REQUIREMENT:
Please answer these questions using the beef conference passage below.
1. In which state is Tyson Foods based?
2. How many beef processing facilities does Tyson have?
3. Which US processor was hit by a ransomware attack?

DOCUMENT PASSAGE:

+ + + + + + +

AMID the very serious and pertinent topics up for discussion at international beef conferences, it's always the off-centre goings on in the world of the cattle that dominates chatter.
A rancher sent to jail for defrauding his victims of nearly a quarter of a billion dollars by charging for cattle that never existed was the topic everyone had an opinion on at a recent event Farmonline covered in the United States.
Of course, the fact one of his victims was the world's second largest processor and marketer of beef, Tyson Foods, made the story even more juicy.
Tyson is an American multinational corporation based in Arkansas. It's 14 beef processing facilities have a combined capacity of 155,000 head of cattle per week.
Last year, with pork and chicken included, it sold US$47 billion worth of animal protein.
The talk at the conference was that while everyone was consumed with cyber security in the wake of another big US processor, JBS, being hit by a ransomware attack, old-fashioned fraud crime involving cattle was alive and well.

+ + + + + + +

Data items
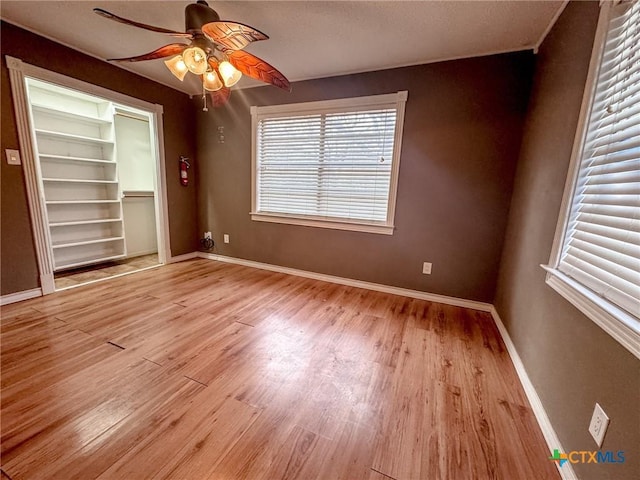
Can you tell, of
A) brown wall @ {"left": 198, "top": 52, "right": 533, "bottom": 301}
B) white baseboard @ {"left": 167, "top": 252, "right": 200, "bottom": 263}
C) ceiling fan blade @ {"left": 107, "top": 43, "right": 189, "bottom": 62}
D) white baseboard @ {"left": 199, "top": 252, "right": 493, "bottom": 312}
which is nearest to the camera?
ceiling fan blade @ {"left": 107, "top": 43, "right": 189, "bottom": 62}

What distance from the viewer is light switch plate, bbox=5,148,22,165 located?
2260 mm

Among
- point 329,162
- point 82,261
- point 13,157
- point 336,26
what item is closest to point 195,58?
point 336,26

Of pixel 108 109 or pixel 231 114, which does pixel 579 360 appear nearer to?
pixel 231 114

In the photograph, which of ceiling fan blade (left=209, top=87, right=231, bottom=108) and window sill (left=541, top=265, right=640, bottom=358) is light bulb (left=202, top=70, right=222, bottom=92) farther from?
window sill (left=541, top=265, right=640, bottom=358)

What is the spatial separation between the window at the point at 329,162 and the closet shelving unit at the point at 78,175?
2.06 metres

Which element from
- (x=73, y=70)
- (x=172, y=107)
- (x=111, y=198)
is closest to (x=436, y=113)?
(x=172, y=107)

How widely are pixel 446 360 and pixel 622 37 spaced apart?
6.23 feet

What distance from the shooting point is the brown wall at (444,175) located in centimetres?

+ + + + + + +

SOLUTION:
1. Arkansas
2. 14
3. JBS